» SHORT TASK A: Reproduce the church article from "At Our Lady" to "and cultural appropriateness.", switching "loggia" to "arcade".
» SHORT TASK B: Translate this sentence from the church article into Spanish: "When Our Lady of Guadalupe Catholic Church in Rosenberg, Texas, embarked on its effort to create a new house of worship, it directed Turner Duran Architects to achieve a few vital features."
» SHORT TASK C: Extend the article about the Our Lady of Guadalupe church in Rosenberg past its final sentence.

» PAGE:
____
You are not logged in

DCD Design Cost Data

Our Lady of Guadalupe Catholic Church - Rosenberg, Texas

Turner Duran Architects, LP

Posted: August 24, 2023 | Projects

When Our Lady of Guadalupe Catholic Church in Rosenberg, Texas, embarked on its effort to create a new house of worship, it directed Turner Duran Architects to achieve a few vital features. 

Photograph courtesy of G. Lyon Photography, Inc.

First, the architecture must be a fitting expression of honor for the“Empress of the Americas,” the namesake for the parish. In order to accomplish this, the architects chose to base the design on a Spanish Colonial concept, a design with which the people of the parish would be familiar and comfortable. This use of an historic theme follows in the tradition of American Christian architecture by which English “Georgian” Colonial, Central European Gothic, Italian Renaissance, and other design expressions would accompany newcomers to America and help them follow their faith in a familiar environment. 

At Our Lady of Guadalupe, white stucco walls, tile and metal red roofing, walls and windows with Spanish baroque decorative motifs in relief, and stone arches creating a covered loggia linking to exterior spaces, all converge to produce an architectural composition of timelessness and cultural appropriateness.
____
Entries for bounding box labeling:
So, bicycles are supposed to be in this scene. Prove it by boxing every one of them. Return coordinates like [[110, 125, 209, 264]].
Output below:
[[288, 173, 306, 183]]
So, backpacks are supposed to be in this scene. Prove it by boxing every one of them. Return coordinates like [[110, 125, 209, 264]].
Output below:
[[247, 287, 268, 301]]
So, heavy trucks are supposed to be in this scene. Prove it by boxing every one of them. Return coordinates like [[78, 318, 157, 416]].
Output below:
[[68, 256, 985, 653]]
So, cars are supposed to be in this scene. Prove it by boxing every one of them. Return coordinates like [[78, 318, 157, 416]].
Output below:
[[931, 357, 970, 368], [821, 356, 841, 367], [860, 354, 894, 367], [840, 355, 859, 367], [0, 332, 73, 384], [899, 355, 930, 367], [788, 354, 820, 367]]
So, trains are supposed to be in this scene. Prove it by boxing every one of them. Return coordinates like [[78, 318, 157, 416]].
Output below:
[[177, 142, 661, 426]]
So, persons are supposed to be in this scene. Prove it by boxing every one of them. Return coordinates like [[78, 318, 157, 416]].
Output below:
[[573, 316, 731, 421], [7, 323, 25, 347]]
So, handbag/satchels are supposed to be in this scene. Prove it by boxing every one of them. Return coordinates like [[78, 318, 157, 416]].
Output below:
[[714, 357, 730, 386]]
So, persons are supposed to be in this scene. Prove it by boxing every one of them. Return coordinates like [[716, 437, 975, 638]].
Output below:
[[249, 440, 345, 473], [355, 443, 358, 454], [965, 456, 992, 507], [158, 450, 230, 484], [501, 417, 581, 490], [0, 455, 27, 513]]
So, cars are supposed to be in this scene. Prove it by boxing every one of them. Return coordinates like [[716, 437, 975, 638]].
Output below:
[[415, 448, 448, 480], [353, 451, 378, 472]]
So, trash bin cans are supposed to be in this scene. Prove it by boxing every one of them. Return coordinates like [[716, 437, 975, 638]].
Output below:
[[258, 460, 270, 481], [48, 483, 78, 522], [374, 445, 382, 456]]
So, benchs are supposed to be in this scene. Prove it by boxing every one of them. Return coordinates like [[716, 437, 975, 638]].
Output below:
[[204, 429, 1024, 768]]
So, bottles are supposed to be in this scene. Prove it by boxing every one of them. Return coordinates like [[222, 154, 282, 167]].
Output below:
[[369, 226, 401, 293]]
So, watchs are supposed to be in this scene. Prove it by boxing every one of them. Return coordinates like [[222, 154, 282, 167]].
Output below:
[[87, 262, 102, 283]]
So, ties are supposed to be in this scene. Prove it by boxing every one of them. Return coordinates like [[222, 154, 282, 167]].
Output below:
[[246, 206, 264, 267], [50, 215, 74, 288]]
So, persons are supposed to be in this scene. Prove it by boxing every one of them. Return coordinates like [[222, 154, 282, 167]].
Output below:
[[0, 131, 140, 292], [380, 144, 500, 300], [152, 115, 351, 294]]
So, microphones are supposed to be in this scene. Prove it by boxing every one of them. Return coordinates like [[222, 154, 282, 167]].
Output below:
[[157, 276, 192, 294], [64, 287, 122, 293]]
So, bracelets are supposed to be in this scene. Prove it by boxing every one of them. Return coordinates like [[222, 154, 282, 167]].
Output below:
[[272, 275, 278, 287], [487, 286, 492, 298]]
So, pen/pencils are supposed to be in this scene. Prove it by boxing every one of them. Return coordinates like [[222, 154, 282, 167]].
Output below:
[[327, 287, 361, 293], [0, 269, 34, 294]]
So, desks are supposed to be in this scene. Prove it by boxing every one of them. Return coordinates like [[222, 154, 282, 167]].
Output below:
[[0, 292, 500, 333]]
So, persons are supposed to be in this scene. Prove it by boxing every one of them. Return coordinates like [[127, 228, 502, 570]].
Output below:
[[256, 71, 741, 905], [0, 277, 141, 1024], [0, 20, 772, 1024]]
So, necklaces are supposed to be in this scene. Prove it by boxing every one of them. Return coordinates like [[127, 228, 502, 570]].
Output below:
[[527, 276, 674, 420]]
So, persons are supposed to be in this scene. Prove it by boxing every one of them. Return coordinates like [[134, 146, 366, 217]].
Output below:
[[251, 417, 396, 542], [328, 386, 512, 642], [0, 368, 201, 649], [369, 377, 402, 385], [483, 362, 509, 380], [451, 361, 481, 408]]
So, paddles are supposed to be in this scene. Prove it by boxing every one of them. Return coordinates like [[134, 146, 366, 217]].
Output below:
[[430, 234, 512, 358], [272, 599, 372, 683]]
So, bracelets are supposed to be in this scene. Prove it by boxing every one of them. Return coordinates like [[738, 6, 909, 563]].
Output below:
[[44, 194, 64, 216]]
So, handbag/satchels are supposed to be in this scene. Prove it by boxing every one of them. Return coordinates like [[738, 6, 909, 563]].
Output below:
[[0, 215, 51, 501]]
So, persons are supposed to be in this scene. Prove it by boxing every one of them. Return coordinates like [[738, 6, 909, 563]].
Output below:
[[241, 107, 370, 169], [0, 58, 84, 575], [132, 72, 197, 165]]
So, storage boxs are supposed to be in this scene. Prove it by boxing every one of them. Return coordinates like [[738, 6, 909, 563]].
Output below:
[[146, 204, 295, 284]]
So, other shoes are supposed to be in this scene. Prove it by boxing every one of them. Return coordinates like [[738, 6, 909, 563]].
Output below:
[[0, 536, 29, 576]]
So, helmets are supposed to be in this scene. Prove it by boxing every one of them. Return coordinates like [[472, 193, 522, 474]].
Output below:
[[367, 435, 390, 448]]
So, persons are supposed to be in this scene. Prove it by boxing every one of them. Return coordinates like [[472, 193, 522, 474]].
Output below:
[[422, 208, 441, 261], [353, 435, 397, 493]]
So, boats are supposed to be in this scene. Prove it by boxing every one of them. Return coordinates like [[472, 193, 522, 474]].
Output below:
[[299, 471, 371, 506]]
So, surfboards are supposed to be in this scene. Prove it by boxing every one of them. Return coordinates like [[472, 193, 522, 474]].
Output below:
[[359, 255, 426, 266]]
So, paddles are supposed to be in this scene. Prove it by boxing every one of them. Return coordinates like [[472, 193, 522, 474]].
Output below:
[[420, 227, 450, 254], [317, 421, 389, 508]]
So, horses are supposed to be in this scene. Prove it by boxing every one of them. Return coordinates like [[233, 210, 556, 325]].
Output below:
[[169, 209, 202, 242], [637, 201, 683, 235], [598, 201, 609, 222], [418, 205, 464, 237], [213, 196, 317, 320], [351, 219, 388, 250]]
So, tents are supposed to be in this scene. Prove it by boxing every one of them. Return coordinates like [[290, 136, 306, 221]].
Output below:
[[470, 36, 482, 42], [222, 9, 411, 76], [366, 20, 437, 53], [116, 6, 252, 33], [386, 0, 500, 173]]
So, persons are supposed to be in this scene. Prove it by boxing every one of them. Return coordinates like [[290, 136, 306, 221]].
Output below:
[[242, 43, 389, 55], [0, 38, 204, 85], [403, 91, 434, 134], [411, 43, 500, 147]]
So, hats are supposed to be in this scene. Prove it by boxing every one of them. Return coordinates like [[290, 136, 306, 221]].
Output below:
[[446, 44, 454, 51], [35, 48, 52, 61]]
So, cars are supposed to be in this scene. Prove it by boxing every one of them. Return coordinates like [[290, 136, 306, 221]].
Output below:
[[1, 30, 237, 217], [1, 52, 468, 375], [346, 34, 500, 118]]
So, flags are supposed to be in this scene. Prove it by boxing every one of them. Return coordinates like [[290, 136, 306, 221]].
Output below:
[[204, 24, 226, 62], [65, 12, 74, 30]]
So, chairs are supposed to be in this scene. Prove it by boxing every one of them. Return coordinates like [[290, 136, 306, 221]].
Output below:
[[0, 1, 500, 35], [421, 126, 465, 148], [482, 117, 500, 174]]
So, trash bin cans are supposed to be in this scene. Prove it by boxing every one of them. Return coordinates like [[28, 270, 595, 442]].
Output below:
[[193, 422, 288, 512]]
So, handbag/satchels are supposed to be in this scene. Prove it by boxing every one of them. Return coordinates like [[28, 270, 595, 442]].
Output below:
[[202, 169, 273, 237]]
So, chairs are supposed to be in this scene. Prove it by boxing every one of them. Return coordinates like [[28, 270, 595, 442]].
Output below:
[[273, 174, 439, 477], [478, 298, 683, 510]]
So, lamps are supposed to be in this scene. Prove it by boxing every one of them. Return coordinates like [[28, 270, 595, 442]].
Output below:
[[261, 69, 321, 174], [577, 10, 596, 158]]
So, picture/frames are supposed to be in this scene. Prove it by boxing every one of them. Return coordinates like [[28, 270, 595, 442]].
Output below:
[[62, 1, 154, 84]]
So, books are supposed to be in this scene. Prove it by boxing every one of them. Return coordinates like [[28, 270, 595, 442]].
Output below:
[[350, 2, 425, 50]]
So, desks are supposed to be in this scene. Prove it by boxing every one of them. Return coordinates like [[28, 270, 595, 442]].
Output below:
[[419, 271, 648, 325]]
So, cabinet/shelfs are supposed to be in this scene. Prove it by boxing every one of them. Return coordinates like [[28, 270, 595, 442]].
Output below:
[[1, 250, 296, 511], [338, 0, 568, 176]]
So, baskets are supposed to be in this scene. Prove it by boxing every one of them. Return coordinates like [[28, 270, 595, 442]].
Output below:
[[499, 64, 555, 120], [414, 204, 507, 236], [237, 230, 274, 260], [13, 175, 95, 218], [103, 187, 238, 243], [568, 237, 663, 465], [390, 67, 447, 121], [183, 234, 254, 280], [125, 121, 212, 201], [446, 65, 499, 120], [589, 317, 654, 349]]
____
» EXERCISE OUTPUT A:
At Our Lady of Guadalupe, white stucco walls, tile and metal red roofing, walls and windows with Spanish baroque decorative motifs in relief, and stone arches creating a covered arcade linking to exterior spaces, all converge to produce an architectural composition of timelessness and cultural appropriateness.

» EXERCISE OUTPUT B: Cuando la Iglesia Católica Nuestra Señora de Guadalupe, en Rosenberg, Texas, emprendió su esfuerzo por crear una nueva casa de culto, encargó a Turner Duran Architects lograr algunas características fundamentales.

» EXERCISE OUTPUT C:
Second, a plaza for gathering and celebrations is essential. In Mexico, towns and villages are centered around a church and square in which community activities occur. This same sort of public space is integral here for the congregation to conduct the broad range of fellowship and devotional activities which flow from worship. The expansive plaza is focused on the main entry to the worship space, and is also bounded by other church facilities that feed directly into the space. All of the elements drawn from the Spanish baroque architectural heritage are incorporated into the design, including: hardscape ground surface, landscape providing shade and color, and flowing water. Thus, the concept connects to the Mexican immigrant community and back to the birthplace of Spanish architecture on the Iberian Peninsula. 

Third, the worship space must be visually expressive of the Mexican-American culture of the congregation. Not only would the design need to draw upon the historical themes mentioned above, it would need to use materials and colors that are at home in a North American context and that introduce visual energy into the space. This was achieved by means of the shrine incorporated near the altar table and the “sunburst” of gold leaf on the backdrop wall. It was also accomplished with a stunning, soaring dome that gives this relatively modestly-sized church of 650 seats a cathedral-like presence. Native timber structural framing and stone flooring complete the assemblage. 

The result is a design of visual power and feeling that belies the modest size of the overall structure. By drawing upon a few historic and cultural connections desired by the client, a design was devised that not only achieved the particular goals set forth by the client, but ended up reaching well beyond the specifics of its location to communicate the pride and Christian devotion of its congregation.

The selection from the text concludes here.